California’s unprecedented law requiring all public companies headquartered there to have at least one female board member by 2020 is drawing lawsuits, reports Axios' Courtenay Brown.
- Why it matters: Pressure to diversify corporate boards has historically come from shareholders and special interest groups. With California's law poised to take effect — and at least three states weighing similar legislation — critics are raising the question of government overreach.
The law sets a penalty of $100,000 in fines for public companies that don't have at least one woman on their board by the end of 2019.
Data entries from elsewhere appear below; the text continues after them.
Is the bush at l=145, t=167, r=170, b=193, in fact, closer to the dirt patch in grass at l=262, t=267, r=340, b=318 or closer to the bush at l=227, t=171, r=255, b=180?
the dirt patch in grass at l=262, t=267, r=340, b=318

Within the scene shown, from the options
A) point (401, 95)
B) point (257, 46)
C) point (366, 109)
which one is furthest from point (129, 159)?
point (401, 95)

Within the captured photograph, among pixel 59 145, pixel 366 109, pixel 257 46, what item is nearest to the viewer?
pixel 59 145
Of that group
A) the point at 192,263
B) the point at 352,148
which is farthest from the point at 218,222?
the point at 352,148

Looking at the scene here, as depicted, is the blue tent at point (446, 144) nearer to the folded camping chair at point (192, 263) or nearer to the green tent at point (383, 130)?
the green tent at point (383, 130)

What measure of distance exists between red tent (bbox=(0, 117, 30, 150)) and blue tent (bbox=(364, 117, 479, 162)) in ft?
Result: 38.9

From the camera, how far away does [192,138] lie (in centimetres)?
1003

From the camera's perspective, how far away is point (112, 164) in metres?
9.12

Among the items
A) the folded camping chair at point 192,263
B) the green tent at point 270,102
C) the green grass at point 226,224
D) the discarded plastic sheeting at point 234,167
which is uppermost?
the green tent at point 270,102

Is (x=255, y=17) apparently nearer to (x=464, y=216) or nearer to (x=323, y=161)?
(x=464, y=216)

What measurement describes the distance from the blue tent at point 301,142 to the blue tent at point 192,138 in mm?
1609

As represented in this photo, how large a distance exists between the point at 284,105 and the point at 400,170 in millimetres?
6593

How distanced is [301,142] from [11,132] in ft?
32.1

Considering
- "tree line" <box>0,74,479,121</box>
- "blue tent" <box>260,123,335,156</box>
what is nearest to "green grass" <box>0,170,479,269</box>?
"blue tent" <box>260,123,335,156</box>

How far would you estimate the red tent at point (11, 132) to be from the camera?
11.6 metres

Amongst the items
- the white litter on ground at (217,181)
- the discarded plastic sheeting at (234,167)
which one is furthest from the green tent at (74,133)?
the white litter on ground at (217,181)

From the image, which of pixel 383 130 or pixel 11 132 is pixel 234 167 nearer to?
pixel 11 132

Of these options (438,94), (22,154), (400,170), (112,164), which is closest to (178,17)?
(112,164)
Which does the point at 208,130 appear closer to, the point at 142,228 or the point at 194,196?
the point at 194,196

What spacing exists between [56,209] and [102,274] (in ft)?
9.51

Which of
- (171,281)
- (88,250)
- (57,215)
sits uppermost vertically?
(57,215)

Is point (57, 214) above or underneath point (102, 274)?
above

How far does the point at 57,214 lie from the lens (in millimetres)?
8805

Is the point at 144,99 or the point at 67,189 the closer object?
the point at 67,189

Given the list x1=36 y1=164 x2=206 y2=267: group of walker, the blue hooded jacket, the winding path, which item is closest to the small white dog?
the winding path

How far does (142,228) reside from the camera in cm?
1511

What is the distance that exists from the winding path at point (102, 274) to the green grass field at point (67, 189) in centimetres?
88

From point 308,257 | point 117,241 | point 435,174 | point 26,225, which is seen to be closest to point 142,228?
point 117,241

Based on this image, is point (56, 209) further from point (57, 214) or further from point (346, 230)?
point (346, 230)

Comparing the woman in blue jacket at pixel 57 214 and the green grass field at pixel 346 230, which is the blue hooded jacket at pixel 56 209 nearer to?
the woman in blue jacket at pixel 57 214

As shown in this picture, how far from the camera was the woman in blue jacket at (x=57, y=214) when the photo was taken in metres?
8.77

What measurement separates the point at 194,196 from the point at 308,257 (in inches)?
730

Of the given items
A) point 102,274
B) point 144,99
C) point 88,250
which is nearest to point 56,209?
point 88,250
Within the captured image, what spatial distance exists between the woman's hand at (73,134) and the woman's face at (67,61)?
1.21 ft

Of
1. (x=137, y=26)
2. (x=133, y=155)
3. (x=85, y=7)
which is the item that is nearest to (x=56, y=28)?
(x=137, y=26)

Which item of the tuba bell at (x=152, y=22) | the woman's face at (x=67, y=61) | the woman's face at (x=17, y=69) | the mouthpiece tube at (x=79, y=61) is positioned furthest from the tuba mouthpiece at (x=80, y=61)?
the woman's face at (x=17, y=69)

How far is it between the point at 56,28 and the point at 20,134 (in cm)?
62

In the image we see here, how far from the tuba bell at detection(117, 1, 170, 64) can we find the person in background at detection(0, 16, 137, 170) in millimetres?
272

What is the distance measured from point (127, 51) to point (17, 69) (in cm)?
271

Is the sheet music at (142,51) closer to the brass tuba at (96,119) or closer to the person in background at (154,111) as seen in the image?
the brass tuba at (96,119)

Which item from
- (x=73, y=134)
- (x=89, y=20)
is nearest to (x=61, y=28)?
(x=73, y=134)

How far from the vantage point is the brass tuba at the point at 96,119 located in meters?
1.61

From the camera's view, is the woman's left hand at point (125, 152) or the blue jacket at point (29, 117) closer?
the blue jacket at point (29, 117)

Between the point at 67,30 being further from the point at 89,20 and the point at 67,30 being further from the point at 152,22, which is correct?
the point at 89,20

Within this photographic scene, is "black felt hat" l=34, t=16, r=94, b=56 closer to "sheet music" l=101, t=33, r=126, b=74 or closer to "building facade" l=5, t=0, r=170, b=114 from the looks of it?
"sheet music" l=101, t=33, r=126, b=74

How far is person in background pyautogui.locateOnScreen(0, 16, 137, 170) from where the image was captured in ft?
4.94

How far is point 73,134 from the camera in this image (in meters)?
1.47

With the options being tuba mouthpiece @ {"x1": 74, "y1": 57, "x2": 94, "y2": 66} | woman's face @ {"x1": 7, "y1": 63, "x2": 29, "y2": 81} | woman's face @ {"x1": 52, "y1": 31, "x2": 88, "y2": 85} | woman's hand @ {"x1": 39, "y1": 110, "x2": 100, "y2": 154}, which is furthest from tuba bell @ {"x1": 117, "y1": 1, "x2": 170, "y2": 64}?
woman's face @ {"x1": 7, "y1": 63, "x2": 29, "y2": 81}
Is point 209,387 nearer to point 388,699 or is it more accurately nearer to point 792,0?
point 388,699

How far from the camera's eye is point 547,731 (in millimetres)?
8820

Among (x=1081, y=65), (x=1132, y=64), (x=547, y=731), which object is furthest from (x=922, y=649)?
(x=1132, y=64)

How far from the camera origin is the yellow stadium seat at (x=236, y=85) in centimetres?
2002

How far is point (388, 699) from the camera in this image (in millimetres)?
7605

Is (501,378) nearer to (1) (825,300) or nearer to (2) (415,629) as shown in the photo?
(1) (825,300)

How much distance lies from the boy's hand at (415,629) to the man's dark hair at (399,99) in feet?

- Opponents are hoping to block the law before it gets stricter: By 2021, companies with five-person boards will have to have at least two women, while boards of six or more will have to have three.
- Companies that refuse to comply more than once will be fined $300,000 per seat that should be filled by a woman.
The other side: A coalition led by the California Chamber of Commerce, said in a letter to lawmakers that by focusing "only on gender," the law "potentially elevates it as a priority over other aspects of diversity."
- In one of the ongoing lawsuits, the lead lawyer told the AP: "The law mandates exactly what the equal protection clause forbids — taking into account things like sex or race" in hiring.
The big picture: Most big companies subject to the law — like Google, Wells Fargo and Disney — have had women on their boards for years, prodded, in some cases, by backlash against all-male boardrooms.
- 70 of the 602 publicly traded companies headquartered in California were not in compliance as of July, according to research by Clemson University and the University of Arizona.
What’s next: Lawmakers in other states, including Massachusetts, New Jersey, and Washington, hope to follow California's lead.